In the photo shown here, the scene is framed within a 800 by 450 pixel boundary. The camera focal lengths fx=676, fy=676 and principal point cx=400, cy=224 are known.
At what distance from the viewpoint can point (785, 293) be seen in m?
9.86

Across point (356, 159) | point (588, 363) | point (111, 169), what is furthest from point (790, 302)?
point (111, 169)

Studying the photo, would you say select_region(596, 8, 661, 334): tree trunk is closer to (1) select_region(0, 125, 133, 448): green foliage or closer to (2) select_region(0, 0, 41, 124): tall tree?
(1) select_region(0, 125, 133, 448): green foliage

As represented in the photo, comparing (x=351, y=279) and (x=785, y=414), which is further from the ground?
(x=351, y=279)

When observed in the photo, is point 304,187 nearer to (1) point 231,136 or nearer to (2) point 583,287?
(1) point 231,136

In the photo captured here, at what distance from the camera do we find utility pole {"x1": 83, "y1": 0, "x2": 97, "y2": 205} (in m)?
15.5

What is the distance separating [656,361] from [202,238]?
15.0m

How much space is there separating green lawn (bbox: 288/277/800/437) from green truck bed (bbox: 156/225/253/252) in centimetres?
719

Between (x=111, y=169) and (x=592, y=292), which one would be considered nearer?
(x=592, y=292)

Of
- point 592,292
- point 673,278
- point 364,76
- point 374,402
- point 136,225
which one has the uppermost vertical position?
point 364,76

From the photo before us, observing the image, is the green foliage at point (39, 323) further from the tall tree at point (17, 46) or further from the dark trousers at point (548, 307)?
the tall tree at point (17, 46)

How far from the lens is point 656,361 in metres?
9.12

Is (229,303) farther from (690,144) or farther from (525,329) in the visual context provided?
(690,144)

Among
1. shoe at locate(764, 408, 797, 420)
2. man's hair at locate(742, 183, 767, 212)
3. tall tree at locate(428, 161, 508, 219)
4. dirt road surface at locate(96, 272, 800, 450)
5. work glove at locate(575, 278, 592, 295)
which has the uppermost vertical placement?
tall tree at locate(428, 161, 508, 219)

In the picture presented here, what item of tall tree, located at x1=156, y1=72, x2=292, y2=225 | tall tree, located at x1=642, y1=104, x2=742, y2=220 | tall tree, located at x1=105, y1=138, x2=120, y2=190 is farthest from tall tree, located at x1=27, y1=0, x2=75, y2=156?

──────────────────────────────

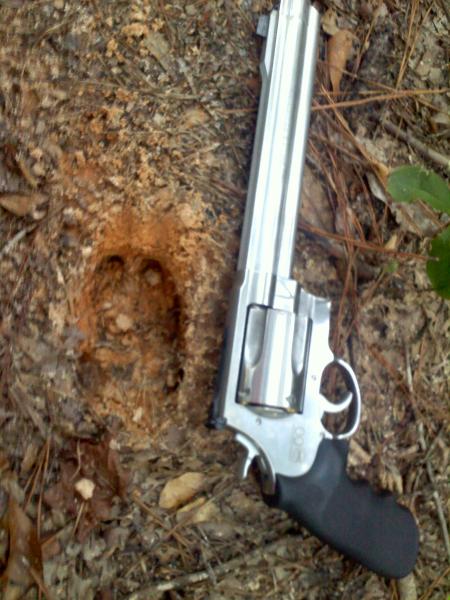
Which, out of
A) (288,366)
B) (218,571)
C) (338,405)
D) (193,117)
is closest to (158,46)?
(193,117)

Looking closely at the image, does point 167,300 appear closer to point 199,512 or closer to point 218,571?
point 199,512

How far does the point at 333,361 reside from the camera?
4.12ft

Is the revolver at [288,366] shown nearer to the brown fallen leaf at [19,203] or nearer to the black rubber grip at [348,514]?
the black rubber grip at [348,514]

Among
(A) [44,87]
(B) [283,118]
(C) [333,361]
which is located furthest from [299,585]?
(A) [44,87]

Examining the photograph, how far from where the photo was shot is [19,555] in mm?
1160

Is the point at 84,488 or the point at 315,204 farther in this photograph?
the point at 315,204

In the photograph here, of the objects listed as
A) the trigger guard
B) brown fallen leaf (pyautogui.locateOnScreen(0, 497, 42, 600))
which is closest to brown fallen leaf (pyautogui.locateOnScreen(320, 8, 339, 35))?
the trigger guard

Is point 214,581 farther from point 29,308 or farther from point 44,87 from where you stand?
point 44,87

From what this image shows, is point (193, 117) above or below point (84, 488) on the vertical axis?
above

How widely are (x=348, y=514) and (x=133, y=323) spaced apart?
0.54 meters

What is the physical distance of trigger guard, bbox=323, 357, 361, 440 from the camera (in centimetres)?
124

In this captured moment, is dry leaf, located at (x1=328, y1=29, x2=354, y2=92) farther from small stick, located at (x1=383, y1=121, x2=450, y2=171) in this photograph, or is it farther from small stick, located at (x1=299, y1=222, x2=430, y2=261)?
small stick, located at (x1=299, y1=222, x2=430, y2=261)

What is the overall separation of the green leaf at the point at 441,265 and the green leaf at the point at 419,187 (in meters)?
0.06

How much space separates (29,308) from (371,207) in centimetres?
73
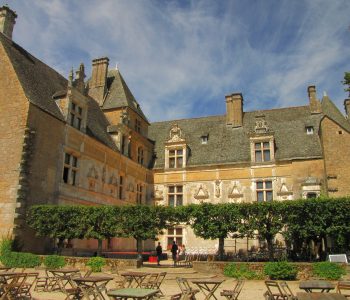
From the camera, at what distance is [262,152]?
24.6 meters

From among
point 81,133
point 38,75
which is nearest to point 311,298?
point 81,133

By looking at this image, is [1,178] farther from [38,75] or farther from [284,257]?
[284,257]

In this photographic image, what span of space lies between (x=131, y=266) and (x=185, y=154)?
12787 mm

──────────────────────────────

Job
Locate every line in the data above that contains the word "does" and copy each such line in full. The match is case-sensitive.

Complete response
Looking closely at the image, does point 167,300 appear closer to point 199,512 or closer to point 218,571?
How far does the point at 333,361 reside from the camera?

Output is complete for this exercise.